So lemming-like I jumped on the social media bandwagon and created (or attempted to create) an AI Barbie-style doll of myself with ChatGPT.
DISCLAIMER: I have fully embraced AI.
I’m not a decrepit dinosaur who thinks AI is going to kill us like Hal 9000 in 2001: A Space Odyssey.
Though having said that, technology has tried to kill my wife and I numerous times.
Several times driving over the Sydney Harbour Bridge the satellite navigation has ordered me to “TURN LEFT NOW!” As we were smack-bang in the middle of the bridge.
If I had followed its advice we would’ve become slightly wet.
We have also been encouraged to drive straight into the wall of a tunnel.
My wife and I now call any satnav appliance or Siri “Sybil” after the book and TV film about a woman with 16 personalities.
*Necessary 2025 DISCLAIMER: I am not suggesting in any shape or form people burdened with multiple personalities try to get people to drive off the Sydney Harbour Bridge or harm anyone in any shape or form.
Phew.
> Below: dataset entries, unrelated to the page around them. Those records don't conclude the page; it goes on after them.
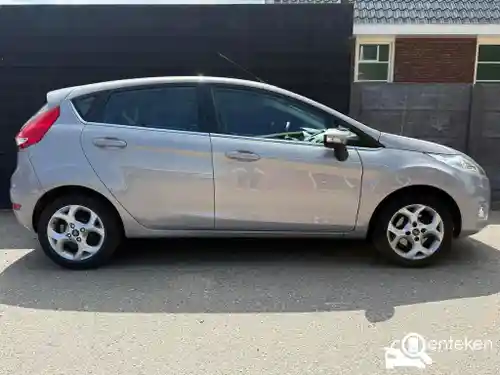 Ford Fiesta 1.25 2011
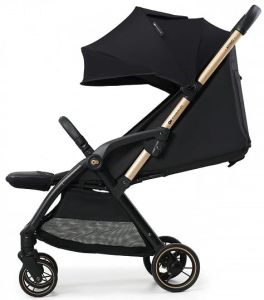 Kinderkraft APINO Raven Black 2025 + u nás ZÁRUKA 3 ROKY ⭐⭐⭐⭐⭐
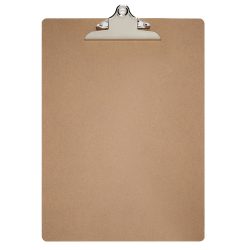 Maul MAULclassic Klemmbrett DIN A3 Holz Braun Hoch 2392770
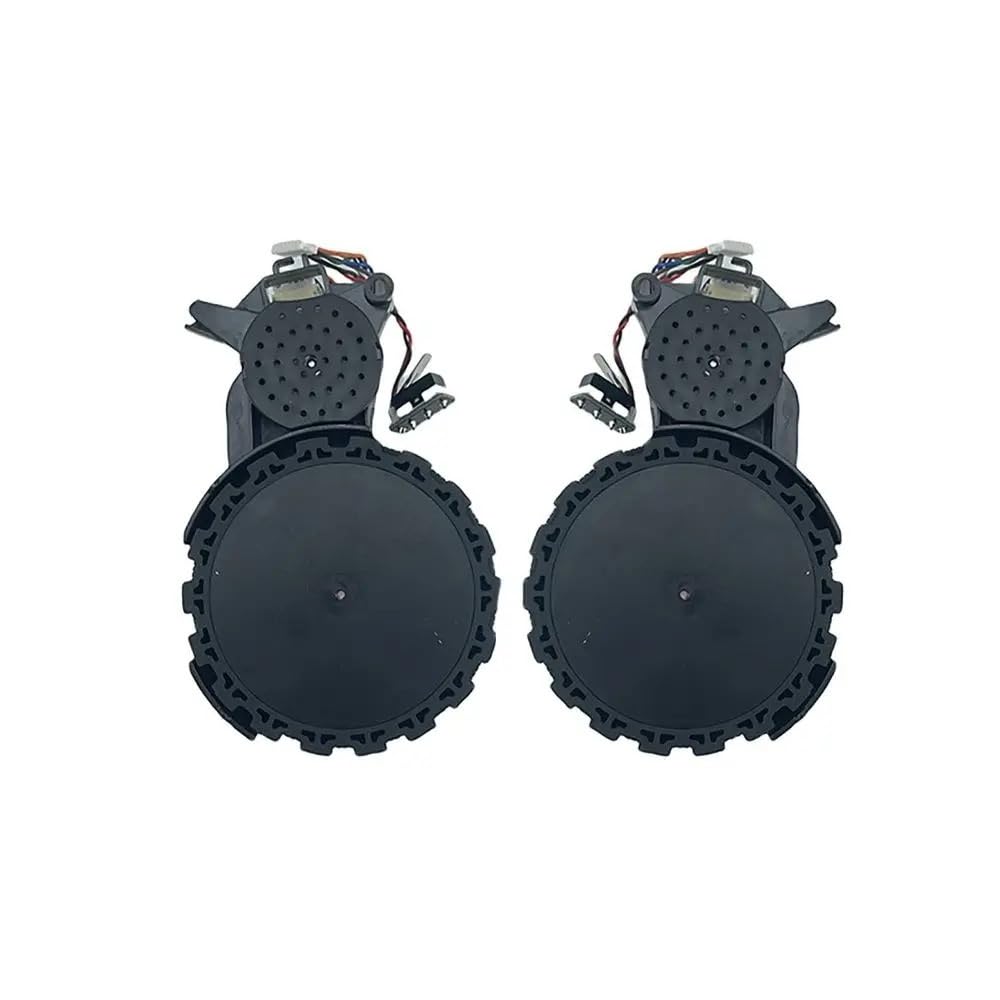 Roues pour aspirateur robot Dreame L10s pour franchir les tapis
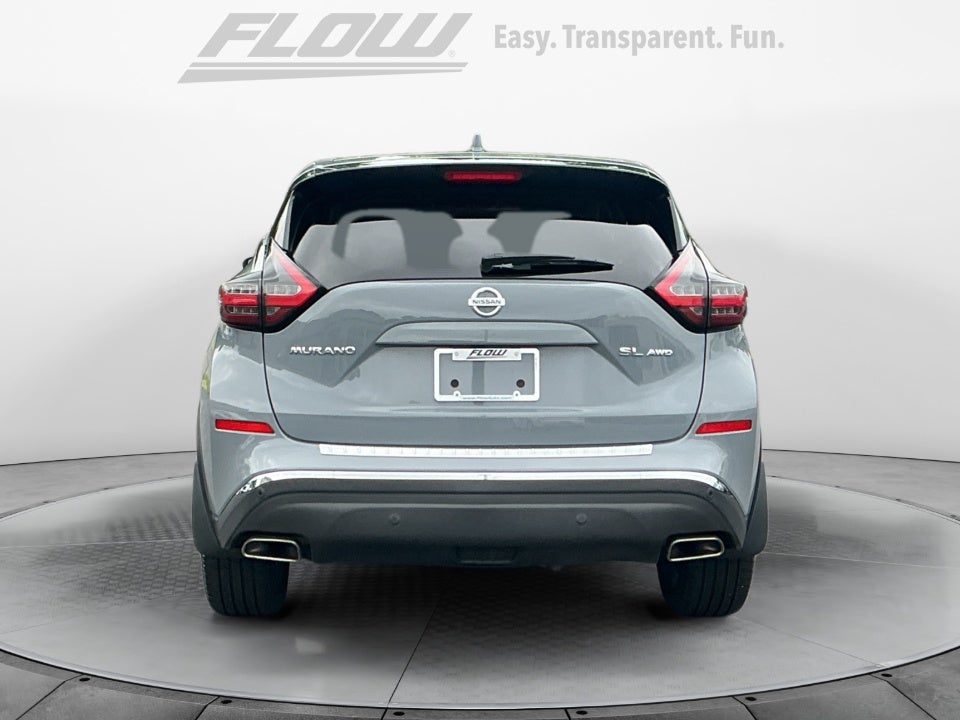2022 Nissan Murano SL Intelligent AWD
Got that in just in time.
I also don’t believe AI is going to take all of our jobs leaving us in a zombie holocaust state.
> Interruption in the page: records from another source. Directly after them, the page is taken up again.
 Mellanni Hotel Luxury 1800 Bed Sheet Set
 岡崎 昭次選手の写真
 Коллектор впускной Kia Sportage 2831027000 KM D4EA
Seriously, the possibilities of AI are endless and exciting.
As a writer, I view AI as a rather shiny tool in the shed… I use it to brainstorm and refine my work.
Perplexity is now my go-to instead of Google to search for anything. You get succinct answers with references, as opposed to 92,000 random websites.
I might be old-school, but I never get AI to actually write anything.
That’s what I’m being paid to do, and (gets trumpet out to blow)AI just can’t do what I do……………….. yet.
So back to Barbie. I fired up ChatGPT aka Sybil, attached a photo and entered the prompt:
“Create an action figure toy of the person in this photo. The figure should be a full figure and displayed in its original blister pack. Add accessories of an iMac, and old-fashioned postcards of Sydney, Singapore, Bangkok, Munich and Hong Kong. Add the name ‘Beef William’ at the top of the pack.”
Not too taxing, one would’ve thought… after all, ChatGPT is very good at calculating tariffs.
Your Honour, I present Exhibit A, the photo of my action figure.
First, the good-ish bits… apart from giving me serious bonsai-d serial-killer vibes and adding about 37 years and massive hands, Sybil did get the outfit right based on my photo and the iMac is correct.
Now the hilarious bits.
Sybil mustn’t get out much. Having lived in Sydney, Singapore, Bangkok, Munich and Hong Kong I thought it might be cute to add retro-looking postcards of each city.
That’s where the plan fell to the ground.
Sybil totally ignored Sydney and Bangkok.
Singapore became “Snpnah”, which has a certain ring to it and a couple of correct letters.
She also added an apostrophe: “Singa’pore” which is actually how British people pronounce it… “Singa-pore”.
This is usually followed by a very colonial reference to “out there” and “the far east”, while sipping another Pimm’s.
The random tower Sybil added to the right of Marina Bay Sands just screams Snpnah.
“Munich” became “Munchn”. Maybe Sybil had eins beer too many at Oktoberfest, though it is close-ish to the German pronunciation, “München”.
She got “Hong Kong” right, but added a weird European vista.
Bizarrely, “Beef William” is correct.
“Beef William” is my alter-ego, the reason for which is another story…
P.S. I asked AI to “get feedback on the content” of this piece and Sybil gave me some very helpful suggestions… in Spanish.